第14話
厩舎に北斗星号を入れ旅行社に戻ると、店の中で店主がのんびり長椅子にもたれて団扇を仰いでいた。大陸の東の果てにある国の扇子は、欧羅巴の旅人の忘れ物だ。奴隷から稼ぎのほとんどを巻き上げている店主でも、異国の品は高すぎて買えない。
「客は、引いてこれたのか?」
店の中に一人で入ってきたミオを、店主は長椅子に寝そべったままじろっと睨んでくる。
たくさんの人に声を掛けてみましたが、なんて言い訳したら怒りに火を注ぐとになる。ミオは「申し訳ありません」とただ謝る。
店主は、顎で壁を指した。ミオは、サイティを脱ぎ壁際に立った。
「ウィマもフィティも他の奴らも、客を掴まえてきたぞ。なんでお前だけできないだ?無能だからか?最下層奴隷だからか?それとも『白』だからか?」
「全部だと……思います」
鼻で店主が笑った。
とっととやれと怒鳴られる前に、ミオは急いで下穿きを腰骨のあたりまで下ろした。年齢には見合わない小さな雄が、ミオと同じくうなだれて床を見ている。
「滋養剤を飲んでいないのか?いつもはガチガチにおっ立てて、汁まで零しているくせに」
「昨晩、飲んだのですが、まだ効いていないみたいで」
「今飲んでいるのが効かなくなったら、お前にやる滋養剤はないからな」
滋養剤がなければ、灼熱の阿刺伯国で奴隷は働けない。その上、『白』は身体が丈夫ではないから、なおさら滋養剤が必要だった。
それを与えないと宣言されたのだから、ミオのその後は決まっている。
手のひらにつばを付けて、握り込んで上下に動かす。根元を少し強めに握って素早く刺激を繰り返せば、達するのはたやすい。
この行為は、四年前、拾われてすぐの頃に店主に無理やり覚えさせられた。
客を引いて来ることができないお前への罰だと言われ、ミオは従ってきた。
「もっとゆっくりやれ。声も出すんだ」
命令され、仕方なく動かし方を変える。鈴口から出る透明な液を、先端の丸い部分に指先でこすりつけながらゆっくり動かすと、ぴりぴりと腰のあたりまで痺れ呼吸が乱れる。

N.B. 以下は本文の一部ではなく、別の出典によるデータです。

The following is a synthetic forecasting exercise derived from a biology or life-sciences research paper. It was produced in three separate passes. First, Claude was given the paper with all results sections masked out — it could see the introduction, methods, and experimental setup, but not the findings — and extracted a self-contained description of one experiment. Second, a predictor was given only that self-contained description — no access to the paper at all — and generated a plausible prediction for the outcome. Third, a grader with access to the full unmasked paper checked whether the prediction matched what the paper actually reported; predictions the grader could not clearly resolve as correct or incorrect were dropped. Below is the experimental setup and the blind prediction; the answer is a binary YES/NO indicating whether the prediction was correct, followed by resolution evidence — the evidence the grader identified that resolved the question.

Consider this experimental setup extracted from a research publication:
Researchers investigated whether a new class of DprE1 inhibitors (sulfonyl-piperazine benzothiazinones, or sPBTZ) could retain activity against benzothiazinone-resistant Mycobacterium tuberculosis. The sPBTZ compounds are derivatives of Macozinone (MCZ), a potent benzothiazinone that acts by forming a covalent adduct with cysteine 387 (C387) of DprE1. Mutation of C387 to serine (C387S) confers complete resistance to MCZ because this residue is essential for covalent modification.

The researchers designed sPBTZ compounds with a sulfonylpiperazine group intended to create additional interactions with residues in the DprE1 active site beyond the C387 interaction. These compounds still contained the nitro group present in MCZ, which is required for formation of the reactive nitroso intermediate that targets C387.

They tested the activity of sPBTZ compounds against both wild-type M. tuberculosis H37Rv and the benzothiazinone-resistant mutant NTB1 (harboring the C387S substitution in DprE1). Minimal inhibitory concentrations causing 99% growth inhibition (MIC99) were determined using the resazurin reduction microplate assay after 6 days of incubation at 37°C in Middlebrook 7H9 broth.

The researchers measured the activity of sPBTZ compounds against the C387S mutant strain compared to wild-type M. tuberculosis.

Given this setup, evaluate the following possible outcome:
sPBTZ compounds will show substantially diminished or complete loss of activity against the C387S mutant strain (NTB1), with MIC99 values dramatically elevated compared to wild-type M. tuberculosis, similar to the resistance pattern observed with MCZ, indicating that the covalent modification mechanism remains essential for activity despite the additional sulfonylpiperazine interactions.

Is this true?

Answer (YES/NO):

刺激によって硬くなり、立ち上がってきた雄を見て店主が言った。
「『白』にも性欲があるなんて、ぞっとするな」
いつものセリフだが、毎回ナイフで胸を突かれたかのように心が痛む。
店主は、傷つくミオをせせ笑った後、長椅子から起き上がり傍に来て頭上から見下ろす。
「んんっ、」
「何だ?見られて感じているのか?本当に、浅ましいなあ、お前は」
見上げれば、店主がミオの頭上の壁に手をついて、汚いものを見る目つきをしている。
「まだいくなよ?」
「出ちゃっ、います」
「我慢しろ」
「……あっあ……もう―――」
片手で先端を覆う。しかし、勢いよく溢れた液は指の隙間から飛び出し、店主のサイティを汚した。